L’homme qui inspira tant de sentiments hostiles, que tant de vœux adverses accompagnèrent dans la bonne et dans la mauvaise fortune, était-il donc digne de ces imprécations ? Je ne le crois pas ; je ne l’ai pas aimé, je ne l’ai point servi, j’en puis parler selon ma conscience, sans avoir un effort à faire. C’était un rêveur ; George Sand a dit : un somnambule ; sous bien des rapports, le mot n’est pas excessif.
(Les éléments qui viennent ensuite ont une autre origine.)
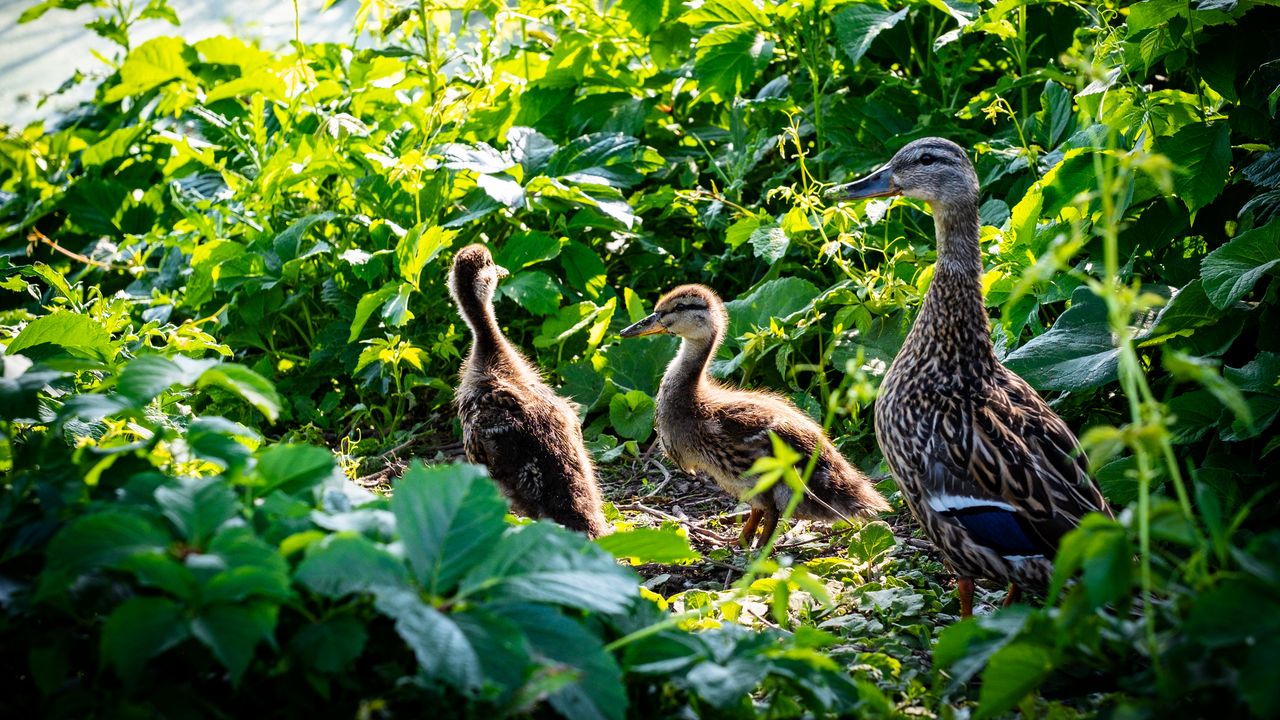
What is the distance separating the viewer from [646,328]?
513 centimetres

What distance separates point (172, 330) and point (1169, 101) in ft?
12.9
Avant tout, ce fut un joueur, se rattachant ainsi aux Bonaparte, dont il portait légalement le nom, quoiqu’il ne fût point de la famille. L’axiome : Pater is est quem nuptiæ demonstrant, fit de lui un prince de la quatrième race et un héritier du sceptre impérial. En réalité, il était mâtiné de créole et de hollandais, fils de la reine Hortense et de l’amiral Verhuell. Au jour de sa naissance, le roi Louis déposa une protestation motivée entre les mains de son frère Lucien, prince de Canino ; la fille de celui-ci, Lætitia Bonaparte-Wyse, la conserva précieusement et la vendit à Napoléon III, pour la somme de cinq cent mille francs et une pension annuelle de vingt-quatre mille livres ; c’est Joseph-Marie Piétri qui servit d’intermédiaire et c’est Lætitia Wyse qui m’a raconté le fait, sans plus de mystère et comme une bonne opération, en présence de sa fille Adeline, femme du général Türr[1], dont j’étais resté l’ami, après avoir fait à ses côtés l’expédition des Deux-Siciles (1860).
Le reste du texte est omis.